SUPPLIED DATA START

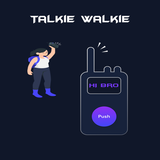 Walkie Talkie:Two way Radio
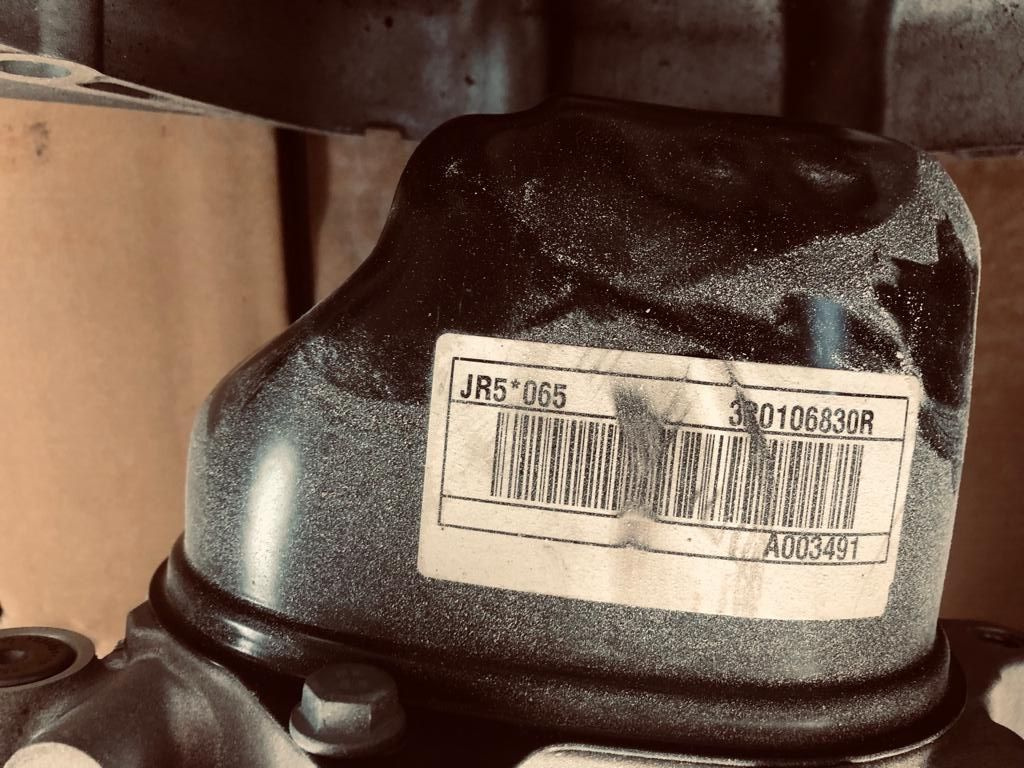 Originální převodovka pro motory Dacia Duster - 7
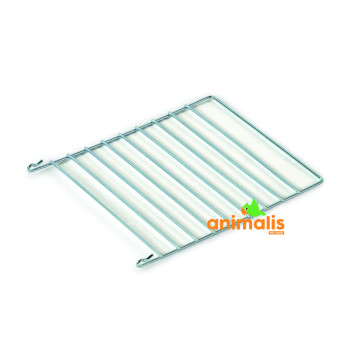 Metal cage door - 15x12cm - Domus Molinari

SUPPLIED DATA END

YOUR OBJECTIVE:
All of the data above must be printed exactly, minus its pictures.

RESULT:
 Walkie Talkie:Two way Radio
 Originální převodovka pro motory Dacia Duster - 7
 Metal cage door - 15x12cm - Domus Molinari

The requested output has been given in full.